To understand how serious the situation is in Tijuana, one must first understand the procedural nonsense that the Trump administration has concocted. The entire process, from start to finish, is a nightmare for already traumatized asylum seekers fleeing horrific violence. After spending time at a migrant shelter in Tijuana, and with the Tijuana Border Rights Project, known as Al Otro Lado — advocates working to shepherd migrants through the asylum process there — I spoke with a number of migrants at many different stages in the process. Here are some of their experiences in trying to navigate the Trump administration’s asylum procedures.

Getting a Number

A migrant arrives after spending months on the road, coming from all over Latin America, not just the Northern Triangle countries (Guatemala, Honduras and El Salvador), to the Tijuana border. Those arriving from Latin American countries have probably heard about some amount of wait time in Tijuana after you get a number. I remember one lady, however, who arrived early in the morning after getting off a bus from elsewhere in Mexico. She had with her a small son, his suitcase, and a teddy bear. I asked the boy if he knew where he was going. He told me they were going to see his “tia” who lived “on the other side.” I didn’t have the heart to tell him how long he would be waiting to cross over. At that, his mother thought it would be only a matter of days. “They don’t keep children here for very long,” she said to me with assurance that could only have come from rumors spread along the route to Tijuana.

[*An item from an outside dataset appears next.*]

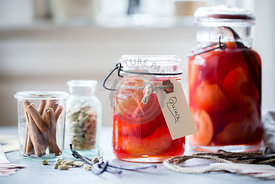 Poached Quince Fruit in a preserving mason jar.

For those coming from Africa — the Congo, Cameroon, Guinea-Bissau — it’s much worse. They likely land in Ecuador or Brazil and make their way north, much more slowly than those coming from Honduras, Guatemala or El Salvador. They are fleeing tribal conflict or political unrest. I interviewed one young woman fleeing Guinea-Bissau after being arrested in a political demonstration. She told me that, after arrest, the police had gang-raped her. Though her obvious pain made me a believer, I asked her what evidence she had of that to show the immigration judge or U.S. Customs and Border Protection (CBP). She said she had nothing but it turned out she had been in the hospital for two weeks recovering from her injuries. Migrant advocates can help her secure that documentation while she waits in Tijuana.

When they arrive in Tijuana, the migrants go to the Chaparral border point very early in the morning and are told to stand in line to take a number. They’ve come to the border thinking, “Today is the day we go to the United States.” Again, parents come with their suitcases and children. Everyone has their documents ready to cross over. I show them the numbers which Al Otro Lado’s office keeps track of, hoping they understand that they will not cross for months. Once that reality settles in, we try to direct them to shelters or just to our offices to talk it over.

While in line at the border point, the Mexican “Grupos Beta,” wearing yellow vests, who take their orders directly from CBP, go from person to person to harass them, telling them they need to have original identification documents or that their certificates proving parenthood are insufficient.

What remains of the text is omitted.